An emergency shelter with 30 low-barrier beds is opening at the Chilliwack Salvation Army on Friday night, according to Tim Bohr, director of community ministries. They are using the soup kitchen to offer a 'crisis' response.

An emergency shelter with 30 low-barrier beds is opening at the Chilliwack Salvation Army on Friday night, according to Tim Bohr, director of community ministries. They are using the soup kitchen to offer a 'crisis' response.

UPDATE: Low-barrier beds to open Friday in Chilliwack at Sally Ann

Supreme Court of B.C. granted City of Chilliwack's application for an injunction to evict the tent city campers on Wednesday

There’s been a surge of behind-the-scenes activity in Chilliwack to come up with a solution to the growing homeless camp — even a temporary one.

A temporary shelter with 30 low-barrier beds is opening on an emergency basis at the Chilliwack Salvation Army on Friday night, according to Tim Bohr, director of community ministries for Salvation Army.

“These beds will provide options for our city’s homeless.
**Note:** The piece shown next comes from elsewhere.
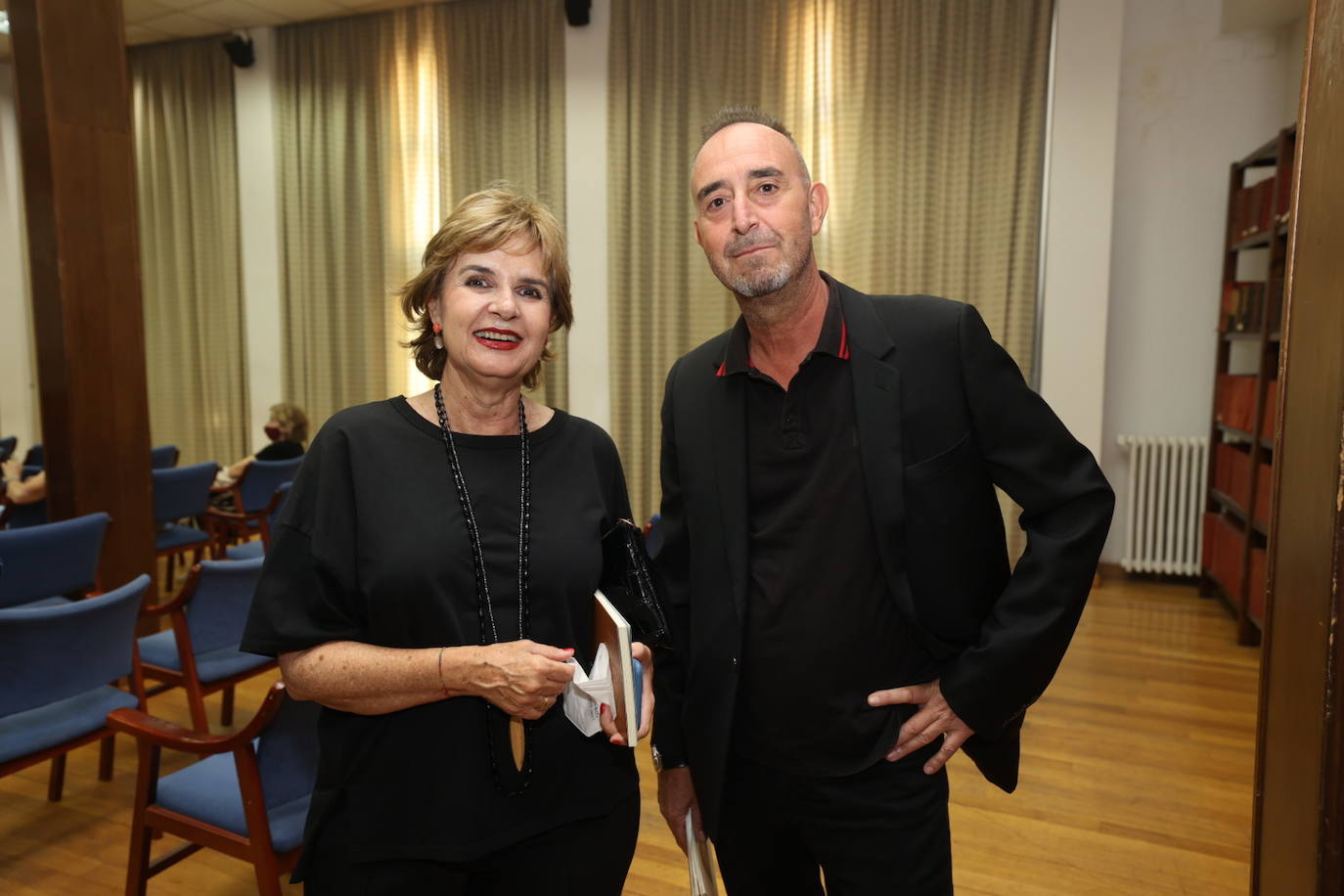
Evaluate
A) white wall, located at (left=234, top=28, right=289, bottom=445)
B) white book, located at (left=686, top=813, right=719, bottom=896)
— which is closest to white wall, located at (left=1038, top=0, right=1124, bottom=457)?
white book, located at (left=686, top=813, right=719, bottom=896)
Whether they take the opportunity to come in or not will depend on them. But at least we are providing a safe option,” he said.

Shopping carts and personal belongings can be stored in a locked shipping container outside, and sharps containers will be in the washrooms.

It’s connected to the Supreme Court of B.C. granting City of Chilliwack’s application for an injunction to evict the campers on Wednesday afternoon. The ruling requires that all structures removed from the downtown parking lot by noon on Oct. 19.

Four more staff will be hired soon to help run the temporary shelter beds at the Sally Ann, which will feature cots from the Chilliwack Fire Department used in emergency and disaster response.

“We are not set up for this, but we’re trying to respond to the need we see in a compassionate way,” Bohr said.

Funding for the coed beds, with separated sections for men and women in the soup kitchen, was secured from BC Housing, and will last until the end of April. City of Chilliwack has also offered interim funding if need be.

“We felt it was something we needed to do, to respond to the situation,” said Bohr. “But this really is a crisis response. This is not a permanent solution. It’s not even close to that.”

The long-term solution is having adequate treatment beds, mental health care and affordable housing available, he said.

Even the 80-unit Urban Village project opening in 2018 will not be quite enough for Chilliwack, and will only afford a piece of the puzzle, Bohr said.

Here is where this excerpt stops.